Best case scenarios: You are among the luckiest of MSCers, possibly less damaged than others, or you have more resources to achieve safe environments, or find the most effective combination of treatments rapidly. You have been able to avoid chronic deterioration, especially because you were able to achieve a period of rigourous reduction in exposures with effective treatment, radically reducing physical suffering and depression and regaining energy and enjoyment in living. Over some years, you have brought about a restoration of a high functioning in many areas, with ongoing treatment (i.e., antigens and/or B12-Glutathion nebulizations, therapeutic diets and controlled exposure levels, regular detox, and so forth). Now you can have a moderate level of ordinary social life, which might include some travel, some cultural outings, and so If your work environments has been modified to be chemically safe, you may be able to work outside the home again, which is why workplace accommodation policies are so important. (See CHRC policy document.) However, even for your, set-backs do occur frequently, of greater or lesser duration and severity, and constant watchfulness is essential.

Our goal as a society should be, after prevention of MCS, that those who develop MCS should be able to achieve the Better or Best Case Scenarios – not end up zombies or corpses from the disease. And the rule of thumb –- again, identical to most diseases –- is that the earlier that we are able to correctly and effectively support people when they develop MCS, the better will be their prospects for recovery. The more that we can provide the supports (safe housing, emergency shelters and safe hospital facilities, pesticide-free food, non-toxic work environments) and treatments they need, the more we can ensure that people have a chance of recovery, at least to a “low-normal” degree of functioning, maybe to much better. And the more we can ensure that families of MCS sufferers are supported too, the more we can attenuate the devastating ripples of this disease as they spread ever outward.

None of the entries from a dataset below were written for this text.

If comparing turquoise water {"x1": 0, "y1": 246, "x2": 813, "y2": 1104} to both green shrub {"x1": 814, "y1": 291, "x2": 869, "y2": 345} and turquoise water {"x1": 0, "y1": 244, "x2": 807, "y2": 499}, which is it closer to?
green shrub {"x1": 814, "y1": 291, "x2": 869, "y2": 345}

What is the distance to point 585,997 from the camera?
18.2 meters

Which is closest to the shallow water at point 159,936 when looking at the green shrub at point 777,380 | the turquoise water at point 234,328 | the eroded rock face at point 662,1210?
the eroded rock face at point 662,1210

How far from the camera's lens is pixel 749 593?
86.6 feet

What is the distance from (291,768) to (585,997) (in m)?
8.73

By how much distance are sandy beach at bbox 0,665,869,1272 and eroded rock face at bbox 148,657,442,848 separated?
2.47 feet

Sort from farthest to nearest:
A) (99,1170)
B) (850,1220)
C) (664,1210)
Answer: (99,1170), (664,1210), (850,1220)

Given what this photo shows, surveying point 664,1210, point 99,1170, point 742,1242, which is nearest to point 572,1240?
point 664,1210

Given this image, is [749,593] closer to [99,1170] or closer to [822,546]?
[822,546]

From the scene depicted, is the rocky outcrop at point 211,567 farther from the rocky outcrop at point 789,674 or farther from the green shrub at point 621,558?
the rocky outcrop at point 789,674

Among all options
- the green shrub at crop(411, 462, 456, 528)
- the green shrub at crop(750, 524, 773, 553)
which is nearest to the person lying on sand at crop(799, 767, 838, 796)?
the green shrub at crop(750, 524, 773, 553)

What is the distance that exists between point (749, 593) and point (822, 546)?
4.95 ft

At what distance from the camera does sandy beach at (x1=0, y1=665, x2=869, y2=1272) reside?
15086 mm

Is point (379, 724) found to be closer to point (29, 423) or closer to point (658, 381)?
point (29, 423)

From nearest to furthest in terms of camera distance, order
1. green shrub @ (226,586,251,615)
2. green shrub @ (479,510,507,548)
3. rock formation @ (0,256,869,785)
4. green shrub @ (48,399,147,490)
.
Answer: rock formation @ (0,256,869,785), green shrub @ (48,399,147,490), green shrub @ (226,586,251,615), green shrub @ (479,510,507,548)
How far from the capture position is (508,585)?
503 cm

I hope all this helps you to understand my situation better; makes you more aware of the many people with MCS who are usually invisible and often very isolated because of this toxic world and its dangers. I hope it encourages you to lend support, indeed to demand, medical and social services for people with this most contemporary of disabilities. I hope too that if you check out some of the links I have included, it can even help you to spot potential problems in your own family, if and when they occur, and head acute illness off before it sets in (see the MCS America site too).

Again may I suggest that you visit the websites of the EHAs Environmental Health Associations – of Ontario, Quebec, British Columbia and Nova Scotia for a wealth of important references and information. I ask you to consider making these organizations some of those you support with your charitable contributions (and thank you to those of you who sent contributions at the time my mother passed away). Already, illnesses caused by environmental degradation have left few families untouched and this reality will only get worse in the coming years. And of course I urge you to use your political clout to elect people who make addressing environmental illness an integral part of their political platforms. Let’s get out ahead of this thing; not get dragged, wounded, behind it.